È costituzionalmente illegittimo, per eccesso di delega, l'art. 2, comma 1, del decreto legislativo 4 marzo 2015, n. 23 (Disposizioni in materia di contratto di lavoro a tempo indeterminato a tutele crescenti, in attuazione della legge 10 dicembre 2014, n. 183), limitatamente alla parola «espressamente».

Il caso

La tutela applicabile nell'ipotesi di nullità del licenziamento non prevista espressamente dalla legge

Un dipendente autoferrotranviario agisce in giudizio per l'ottenimento della declaratoria di invalidità del provvedimento di destituzione emesso dal datore di lavoro, cui tale facoltà non spettava in conseguenza dell'obbligatoria devoluzione del potere sanzionatorio, a seguito di apposita richiesta del lavoratore, in capo al Consiglio di disciplina (ai sensi della normativa speciale per gli autoferrotranvieri di cui agli artt. 53 e 54 del R.d. n. 148/1931).

La sentenza di rigetto del Tribunale viene parzialmente riformata dal giudice del gravame, che, ritenuto nullo il licenziamento e dichiarato estinto il rapporto di lavoro, applica la tutela indennitaria, escludendo l'operatività di quella reintegratoria, in quanto prevista dal citato art. 2, comma 1, d.lgs. n. 23/2015 (applicabile alla fattispecie, rientrando il lavoratore nella categoria dei “nuovi assunti”), solo nell'ipotesi - non ricorrente nella fattispecie - di “nullità espressamente prevista dalla legge”.

La S.C. (cfr.

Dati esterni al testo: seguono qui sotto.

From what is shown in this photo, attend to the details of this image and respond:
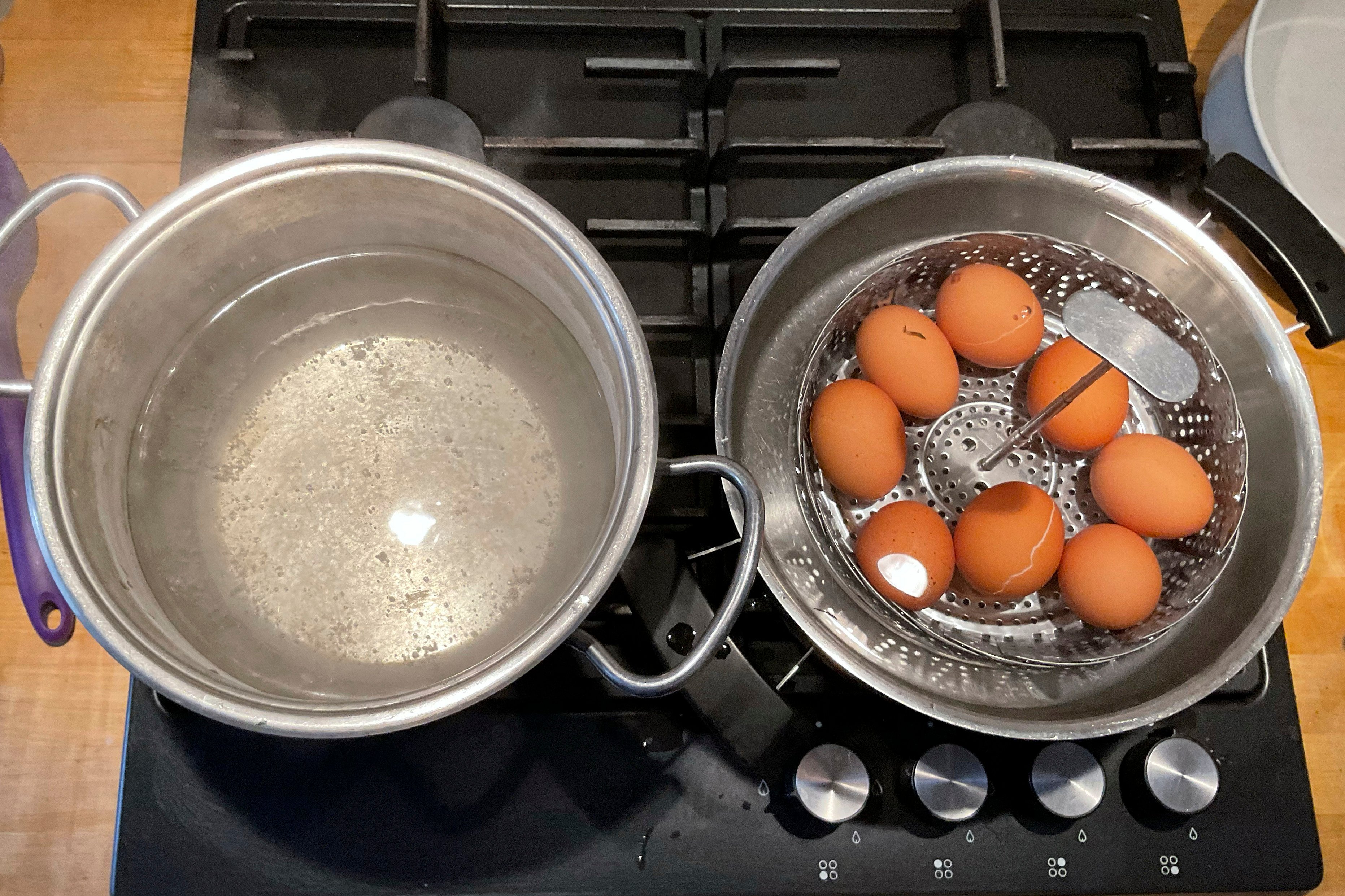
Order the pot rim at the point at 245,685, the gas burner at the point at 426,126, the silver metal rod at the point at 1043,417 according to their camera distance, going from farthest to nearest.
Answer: the gas burner at the point at 426,126
the silver metal rod at the point at 1043,417
the pot rim at the point at 245,685

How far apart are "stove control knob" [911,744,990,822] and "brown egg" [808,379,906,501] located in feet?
0.66

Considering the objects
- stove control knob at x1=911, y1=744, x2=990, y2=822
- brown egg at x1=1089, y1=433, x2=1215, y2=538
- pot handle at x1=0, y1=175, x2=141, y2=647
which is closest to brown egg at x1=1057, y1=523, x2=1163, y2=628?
brown egg at x1=1089, y1=433, x2=1215, y2=538

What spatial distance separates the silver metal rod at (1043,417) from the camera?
56 centimetres

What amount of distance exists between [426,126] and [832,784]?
63 centimetres

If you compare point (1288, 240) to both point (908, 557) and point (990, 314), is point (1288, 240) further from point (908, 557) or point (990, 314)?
point (908, 557)

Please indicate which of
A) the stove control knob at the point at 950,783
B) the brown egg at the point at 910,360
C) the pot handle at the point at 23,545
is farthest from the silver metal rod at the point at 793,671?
the pot handle at the point at 23,545

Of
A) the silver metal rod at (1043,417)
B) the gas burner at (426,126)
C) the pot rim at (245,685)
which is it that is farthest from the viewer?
the gas burner at (426,126)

Cass. 7 aprile 2023, n. 9530, sul cui commento sia consentito il rinvio a L. Di Paola, Licenziamenti nulli e tutela reintegratoria: la Cassazione dubita della legittimità costituzionale dell’art. 2, comma 1, del Jobs Act (d.lgs. n. 23/2015), in IUS Lavoro/ilGiuslavorista (ius.giuffre.it) del 12 aprile 2023), investita del giudizio, dichiara rilevante e non manifestamente infondata la questione di legittimità costituzionale dell'art. 2, comma 1, d.lgs. n. 23/2015 - nella parte in cui prevede la delimitazione della tutela reintegratoria ai casi di nullità del licenziamento «espressamente previsti della legge» -, in riferimento all'art. 76 Cost. e ad altri eventuali parametri derivati, per contrasto con la norma della legge-delega (art. 1, comma 7, lett. c), della l. n. 183/2014), che dispone che il legislatore delegato preveda, per le nuove assunzioni, la limitazione del «diritto alla reintegrazione ai licenziamenti nulli e discriminatori e a specifiche fattispecie di licenziamento disciplinare ingiustificato».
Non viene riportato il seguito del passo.